Hi Lars,
When converting files from xml to html, there appeared a serialization error saying something to the effect that x84 was an illegal html character. The files were written using file:write with parameter $params defined as:
Do you have some idea how the x84 byte was stored into the database?
Is there a way to fix the text before submitting it to file:write()?
There are probably several ways to do this, but one standard XQuery solution I just got in mind looks as follows:
let $invalid := 132 let $valid := string-to-codepoints("?") for $text in db:open('db')//text() let $cps := string-to-codepoints($string) ! (if (. eq $invalid) then $valid else .) let $new := codepoints-to-string($cps) return $text
All strings are converted to their codepoints, and the invalid codes are replaced with an alternative (here: ?). The text are then returned as result.
The following query will replace all texts in the database..

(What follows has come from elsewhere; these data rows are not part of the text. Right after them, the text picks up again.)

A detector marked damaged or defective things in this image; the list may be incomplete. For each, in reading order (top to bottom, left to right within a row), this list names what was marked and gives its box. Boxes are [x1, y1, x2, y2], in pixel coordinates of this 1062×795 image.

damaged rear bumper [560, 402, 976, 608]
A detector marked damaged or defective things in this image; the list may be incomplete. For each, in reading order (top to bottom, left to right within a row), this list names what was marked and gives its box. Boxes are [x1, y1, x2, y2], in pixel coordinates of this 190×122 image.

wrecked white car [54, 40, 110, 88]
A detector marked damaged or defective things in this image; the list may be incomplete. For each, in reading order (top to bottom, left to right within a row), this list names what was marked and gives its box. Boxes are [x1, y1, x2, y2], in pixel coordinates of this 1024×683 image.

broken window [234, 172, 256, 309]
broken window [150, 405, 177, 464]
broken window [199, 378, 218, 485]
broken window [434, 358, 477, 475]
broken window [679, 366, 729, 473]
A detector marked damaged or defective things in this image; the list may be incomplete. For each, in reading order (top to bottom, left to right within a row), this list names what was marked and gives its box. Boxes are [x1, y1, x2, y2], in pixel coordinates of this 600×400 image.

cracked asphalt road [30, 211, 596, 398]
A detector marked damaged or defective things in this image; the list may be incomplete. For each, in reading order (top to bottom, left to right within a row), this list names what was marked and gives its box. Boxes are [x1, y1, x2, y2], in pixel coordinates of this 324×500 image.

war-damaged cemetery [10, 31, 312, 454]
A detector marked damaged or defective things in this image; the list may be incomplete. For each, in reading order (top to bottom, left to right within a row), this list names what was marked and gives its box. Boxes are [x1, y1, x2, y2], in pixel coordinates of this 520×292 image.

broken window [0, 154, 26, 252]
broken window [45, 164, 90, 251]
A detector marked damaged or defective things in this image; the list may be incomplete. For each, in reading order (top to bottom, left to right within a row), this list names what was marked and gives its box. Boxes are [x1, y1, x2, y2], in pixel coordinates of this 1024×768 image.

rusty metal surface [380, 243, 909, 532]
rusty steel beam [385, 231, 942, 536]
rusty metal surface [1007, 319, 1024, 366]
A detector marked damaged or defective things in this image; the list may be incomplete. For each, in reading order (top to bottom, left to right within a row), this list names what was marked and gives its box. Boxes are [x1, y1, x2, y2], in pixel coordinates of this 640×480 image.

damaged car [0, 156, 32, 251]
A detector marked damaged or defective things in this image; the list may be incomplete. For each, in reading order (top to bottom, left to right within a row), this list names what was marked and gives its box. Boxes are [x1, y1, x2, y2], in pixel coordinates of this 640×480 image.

let $invalid := 132 let $valid := string-to-codepoints("?") for $text in db:open('db')//text() let $cps := string-to-codepoints($string) ! (if (. eq $invalid) then $valid else .) let $new := codepoints-to-string($cps) return replace value of node $text with $new
..and the last one replaces the texts in the main memory representation of the document:
copy $db := db:open('db') modify ( let $invalid := 132 let $valid := string-to-codepoints("?") for $text in $db//text() let $cps := string-to-codepoints($string) ! (if (. eq $invalid) then $valid else .) let $new := codepoints-to-string($cps) return replace value of node $text with $new ) return $db
Hope this helps, Christian